- About this task
Could you output exactly the lines from the one containing "genus: Mephitis" through the end of the records below, and nothing more?

- Data provided
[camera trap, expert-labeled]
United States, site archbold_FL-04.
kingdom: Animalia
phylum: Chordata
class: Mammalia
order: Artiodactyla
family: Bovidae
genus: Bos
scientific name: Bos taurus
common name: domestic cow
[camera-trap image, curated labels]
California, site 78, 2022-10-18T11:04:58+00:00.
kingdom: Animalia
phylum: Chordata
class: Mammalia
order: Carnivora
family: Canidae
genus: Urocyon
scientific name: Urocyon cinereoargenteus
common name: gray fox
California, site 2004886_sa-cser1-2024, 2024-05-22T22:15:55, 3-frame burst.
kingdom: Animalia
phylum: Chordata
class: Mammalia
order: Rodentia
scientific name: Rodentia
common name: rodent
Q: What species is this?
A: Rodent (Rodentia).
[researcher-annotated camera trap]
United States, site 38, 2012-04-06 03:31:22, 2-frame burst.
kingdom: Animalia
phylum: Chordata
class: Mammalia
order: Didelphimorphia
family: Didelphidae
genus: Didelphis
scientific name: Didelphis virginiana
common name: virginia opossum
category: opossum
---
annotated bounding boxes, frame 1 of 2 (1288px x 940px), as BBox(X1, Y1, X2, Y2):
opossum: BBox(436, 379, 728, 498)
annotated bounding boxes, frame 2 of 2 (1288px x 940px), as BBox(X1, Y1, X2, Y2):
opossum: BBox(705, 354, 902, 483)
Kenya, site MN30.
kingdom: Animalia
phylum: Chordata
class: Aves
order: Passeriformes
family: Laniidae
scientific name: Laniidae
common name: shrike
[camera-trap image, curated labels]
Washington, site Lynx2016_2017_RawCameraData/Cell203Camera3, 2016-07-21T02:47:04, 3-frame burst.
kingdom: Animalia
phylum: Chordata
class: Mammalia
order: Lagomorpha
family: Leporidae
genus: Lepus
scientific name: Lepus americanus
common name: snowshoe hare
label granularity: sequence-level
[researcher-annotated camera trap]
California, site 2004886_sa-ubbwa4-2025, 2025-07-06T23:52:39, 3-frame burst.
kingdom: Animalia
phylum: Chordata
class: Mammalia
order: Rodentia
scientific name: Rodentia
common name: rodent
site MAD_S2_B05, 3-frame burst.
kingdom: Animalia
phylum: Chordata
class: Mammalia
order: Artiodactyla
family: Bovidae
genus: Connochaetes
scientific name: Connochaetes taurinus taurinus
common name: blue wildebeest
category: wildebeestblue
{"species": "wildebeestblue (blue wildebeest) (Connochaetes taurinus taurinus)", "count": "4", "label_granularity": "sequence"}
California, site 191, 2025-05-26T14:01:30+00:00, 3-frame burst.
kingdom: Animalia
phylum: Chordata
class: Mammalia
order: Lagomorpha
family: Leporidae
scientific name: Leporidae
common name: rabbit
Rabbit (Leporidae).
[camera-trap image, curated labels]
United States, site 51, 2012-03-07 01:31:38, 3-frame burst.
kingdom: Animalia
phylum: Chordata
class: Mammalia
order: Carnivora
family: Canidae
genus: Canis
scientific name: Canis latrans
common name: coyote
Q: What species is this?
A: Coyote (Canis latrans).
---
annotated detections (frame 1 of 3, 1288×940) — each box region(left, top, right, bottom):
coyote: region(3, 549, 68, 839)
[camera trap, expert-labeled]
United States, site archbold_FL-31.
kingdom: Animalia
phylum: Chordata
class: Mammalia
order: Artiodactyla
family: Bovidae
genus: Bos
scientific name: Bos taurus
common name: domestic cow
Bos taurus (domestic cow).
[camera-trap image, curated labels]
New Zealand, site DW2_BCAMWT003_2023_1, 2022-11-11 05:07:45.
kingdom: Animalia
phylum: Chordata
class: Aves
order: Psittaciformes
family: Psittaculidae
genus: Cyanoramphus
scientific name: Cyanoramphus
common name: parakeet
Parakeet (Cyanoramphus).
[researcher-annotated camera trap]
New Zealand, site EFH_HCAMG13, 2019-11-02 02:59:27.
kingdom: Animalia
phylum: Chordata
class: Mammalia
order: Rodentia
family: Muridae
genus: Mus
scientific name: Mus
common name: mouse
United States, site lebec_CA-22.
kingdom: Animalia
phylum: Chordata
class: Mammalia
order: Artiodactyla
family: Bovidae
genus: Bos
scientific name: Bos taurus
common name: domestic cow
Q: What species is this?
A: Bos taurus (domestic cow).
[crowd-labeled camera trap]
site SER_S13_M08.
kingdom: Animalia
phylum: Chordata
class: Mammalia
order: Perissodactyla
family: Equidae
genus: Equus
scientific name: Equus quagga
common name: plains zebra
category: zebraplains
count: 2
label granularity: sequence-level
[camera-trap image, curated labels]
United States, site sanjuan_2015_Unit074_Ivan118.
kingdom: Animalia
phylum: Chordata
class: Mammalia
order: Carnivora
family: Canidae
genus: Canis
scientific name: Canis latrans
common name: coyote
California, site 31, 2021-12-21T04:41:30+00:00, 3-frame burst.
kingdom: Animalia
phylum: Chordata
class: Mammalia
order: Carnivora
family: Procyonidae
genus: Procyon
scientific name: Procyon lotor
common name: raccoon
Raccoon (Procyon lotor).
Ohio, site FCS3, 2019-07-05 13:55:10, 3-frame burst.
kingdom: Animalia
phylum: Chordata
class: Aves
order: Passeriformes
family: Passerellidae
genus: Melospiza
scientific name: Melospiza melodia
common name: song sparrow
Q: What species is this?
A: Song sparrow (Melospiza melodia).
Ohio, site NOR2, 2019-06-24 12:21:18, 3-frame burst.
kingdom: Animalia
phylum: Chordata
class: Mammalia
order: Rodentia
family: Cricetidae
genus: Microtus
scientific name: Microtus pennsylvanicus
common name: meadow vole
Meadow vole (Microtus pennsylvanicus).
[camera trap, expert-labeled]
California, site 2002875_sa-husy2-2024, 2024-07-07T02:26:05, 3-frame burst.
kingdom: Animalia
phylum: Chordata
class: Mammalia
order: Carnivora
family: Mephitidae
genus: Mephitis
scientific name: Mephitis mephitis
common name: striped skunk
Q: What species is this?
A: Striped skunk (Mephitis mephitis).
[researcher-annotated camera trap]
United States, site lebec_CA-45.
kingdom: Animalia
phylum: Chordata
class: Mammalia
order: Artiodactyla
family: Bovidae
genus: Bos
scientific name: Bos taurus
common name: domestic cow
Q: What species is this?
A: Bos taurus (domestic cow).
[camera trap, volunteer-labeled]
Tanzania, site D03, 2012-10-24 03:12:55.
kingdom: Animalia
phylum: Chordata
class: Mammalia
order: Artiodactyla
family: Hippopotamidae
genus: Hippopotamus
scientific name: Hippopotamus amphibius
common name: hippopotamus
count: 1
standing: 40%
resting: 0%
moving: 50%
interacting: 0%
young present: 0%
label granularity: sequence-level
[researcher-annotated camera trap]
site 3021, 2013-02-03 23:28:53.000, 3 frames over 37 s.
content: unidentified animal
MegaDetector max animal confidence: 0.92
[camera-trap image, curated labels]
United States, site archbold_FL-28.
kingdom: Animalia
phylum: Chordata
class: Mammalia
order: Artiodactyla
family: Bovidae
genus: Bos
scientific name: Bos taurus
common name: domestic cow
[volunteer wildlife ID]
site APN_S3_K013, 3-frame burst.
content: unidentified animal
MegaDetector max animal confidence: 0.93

- The answer
genus: Mephitis
scientific name: Mephitis mephitis
common name: striped skunk
Q: What species is this?
A: Striped skunk (Mephitis mephitis).
[researcher-annotated camera trap]
United States, site lebec_CA-45.
kingdom: Animalia
phylum: Chordata
class: Mammalia
order: Artiodactyla
family: Bovidae
genus: Bos
scientific name: Bos taurus
common name: domestic cow
Q: What species is this?
A: Bos taurus (domestic cow).
[camera trap, volunteer-labeled]
Tanzania, site D03, 2012-10-24 03:12:55.
kingdom: Animalia
phylum: Chordata
class: Mammalia
order: Artiodactyla
family: Hippopotamidae
genus: Hippopotamus
scientific name: Hippopotamus amphibius
common name: hippopotamus
count: 1
standing: 40%
resting: 0%
moving: 50%
interacting: 0%
young present: 0%
label granularity: sequence-level
[researcher-annotated camera trap]
site 3021, 2013-02-03 23:28:53.000, 3 frames over 37 s.
content: unidentified animal
MegaDetector max animal confidence: 0.92
[camera-trap image, curated labels]
United States, site archbold_FL-28.
kingdom: Animalia
phylum: Chordata
class: Mammalia
order: Artiodactyla
family: Bovidae
genus: Bos
scientific name: Bos taurus
common name: domestic cow
[volunteer wildlife ID]
site APN_S3_K013, 3-frame burst.
content: unidentified animal
MegaDetector max animal confidence: 0.93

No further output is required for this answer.